▸ DOCUMENT SEGMENT:
____________________

A modified version of the [official Node-RED delay node](https://flowfuse.com/node-red/core-nodes/delay/) that implements true rate limiting with immediate message processing.

Readme

@eikaramba/node-red-ratelimiter

A modified version of the official Node-RED delay node that implements true rate limiting with immediate message processing. Delay option is completely removed, use the original node for that.

Key Features

1. True Rate Limiting

Unlike the original delay node which queues messages and releases them at fixed intervals, this node:

  • Processes messages immediately when they arrive (if within rate limit)
  • Drops messages that exceed the rate limit instead of queuing them
  • Resets the rate limit counter based on actual message arrival times

2. Flexible Rate Configuration

Supports various rate limiting scenarios:

  • X messages per second/minute/hour/day
  • Custom periods (e.g., 6 messages per 28 hours)
  • Configurable through node settings or dynamic msg properties

3. Burst Mode (Optional)

____________________

▸ ROWS:
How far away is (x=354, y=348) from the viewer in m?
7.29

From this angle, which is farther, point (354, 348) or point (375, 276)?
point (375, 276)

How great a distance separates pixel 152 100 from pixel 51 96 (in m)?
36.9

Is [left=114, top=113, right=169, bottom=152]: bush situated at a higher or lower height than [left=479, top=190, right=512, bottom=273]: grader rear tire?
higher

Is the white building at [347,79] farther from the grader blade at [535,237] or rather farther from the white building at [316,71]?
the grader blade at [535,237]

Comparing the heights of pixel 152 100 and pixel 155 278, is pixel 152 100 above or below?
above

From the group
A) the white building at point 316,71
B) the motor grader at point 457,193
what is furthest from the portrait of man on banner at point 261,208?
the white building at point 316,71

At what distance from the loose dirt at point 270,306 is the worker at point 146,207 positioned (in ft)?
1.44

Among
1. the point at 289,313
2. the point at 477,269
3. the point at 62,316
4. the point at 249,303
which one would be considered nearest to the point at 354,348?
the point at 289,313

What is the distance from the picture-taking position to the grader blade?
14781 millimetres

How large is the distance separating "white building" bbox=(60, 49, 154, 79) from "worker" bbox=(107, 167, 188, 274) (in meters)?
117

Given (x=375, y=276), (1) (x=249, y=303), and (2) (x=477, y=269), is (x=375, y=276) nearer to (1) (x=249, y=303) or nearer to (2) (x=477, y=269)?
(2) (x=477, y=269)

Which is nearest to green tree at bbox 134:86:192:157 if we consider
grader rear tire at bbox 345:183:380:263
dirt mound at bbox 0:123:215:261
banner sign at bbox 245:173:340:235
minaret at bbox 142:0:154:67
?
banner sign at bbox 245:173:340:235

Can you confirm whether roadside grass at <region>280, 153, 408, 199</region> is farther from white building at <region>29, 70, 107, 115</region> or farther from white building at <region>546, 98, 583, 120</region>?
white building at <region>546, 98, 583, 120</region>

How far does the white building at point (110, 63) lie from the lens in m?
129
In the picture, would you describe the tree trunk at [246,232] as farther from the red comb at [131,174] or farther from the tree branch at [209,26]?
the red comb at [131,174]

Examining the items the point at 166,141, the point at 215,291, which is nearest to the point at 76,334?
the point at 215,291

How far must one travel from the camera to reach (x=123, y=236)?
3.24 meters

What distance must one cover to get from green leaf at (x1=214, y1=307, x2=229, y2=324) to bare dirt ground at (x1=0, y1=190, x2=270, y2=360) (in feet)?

____________________

▸ EXERCISE SET:
• 1. In the rate limiter readme, copy out the passage that opens with the words containing "2. Flexible Rate" and closes with "Burst Mode (Optional)".
• 2. According to the rate limiter readme, what does this node do that differs from the original delay node? List each behavior.
• 3. Based on the rate limiter readme, why should someone who needs to delay messages use the original Node-RED delay node instead of this one?

▸ RESULTS FOR EACH TASK:
• 1.
2. Flexible Rate Configuration

Supports various rate limiting scenarios:

  • X messages per second/minute/hour/day
  • Custom periods (e.g., 6 messages per 28 hours)
  • Configurable through node settings or dynamic msg properties

3. Burst Mode (Optional)

• 2.
- Processes messages immediately when they arrive (if within rate limit)
- Drops messages that exceed the rate limit instead of queuing them
- Resets the rate limit counter based on actual message arrival times

• 3. The delay option has been completely removed from this modified node. The readme therefore directs users to the original node for delaying.